Hindu community celebrates Diwali


Joyce Yang
staff writer

The festive holiday Diwali, also known as the Festival of Lights, is Nov. 7 this year. Diwali is India’s biggest and most important holiday of the year and is celebrated in a variety of ways.

Diwali got its name from the clay lamps that Indians put out in a row that light up outside their house. It symbolizes the inner light that protects them from the spiritual darkness. Similarly to how Christmas is important to Christians, this festival is as important to Hindus. Even though it’s a festival important to Hindus, it has been a holiday that is celebrated by most Indians regardless of their faith whether they are Jains, Buddhists or Sikhs. “It’s a festival to bring the community together to celebrate life,” senior Keerat Singh said.

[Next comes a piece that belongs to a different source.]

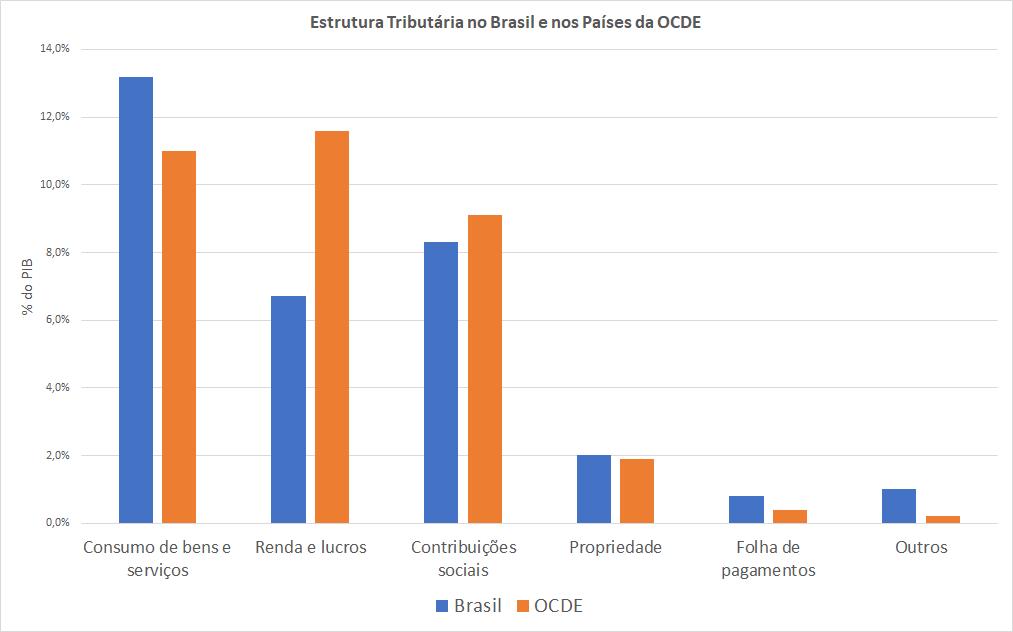 O gráfico mostra o perfil do sistema tributário brasileiro em comparação à média dos países da OCDE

Diwali lasts five days and each day consists of a traditional activity. On the first day, those celebrating consider it favorable and a sign of success if they clean the home and shop for gold or kitchen utensils. The second day, they decorate their homes with clay lamps and create design patterns called rangoli on the floor using colored powders or sand. The main day is the third day where families get together for Lakshmi puja, a prayer to Goddess Lakshmi. The fourth day will be the first day of the new year where families visit with gifts and best wishes for the season. On the last day, it’s a tradition for brothers to visit their married sisters with love and a lavish meal. “I like the food. There is khee,r which is like a rice pudding that is made. There is Laddoos, gulab-jamun, imarti, and jalebi which are other Indian sweets,” senior Archita Sood said.

Diwali marks the day where good beats the evil. In the Hindu communities, different parts of India like the north, south and west have different perspectives and stories behind Diwali. In northern India, they celebrate King Rama’s return to Ayodhya after he defeated Ravana. In southern India, they celebrate the day as a celebration that Lord Krishna defeated the demon Narakasura. In the western part of India, the day marks the celebration that Lord Vishnu sent the demon King Bali to rule the nether world.

Non-Hindu communities have different reasons to celebrate the holiday. In Jainism, it is the day where Lord Mahavira awakens. In Sikhism, it is the day that Guru Hargobind Ji was freed from imprisonment.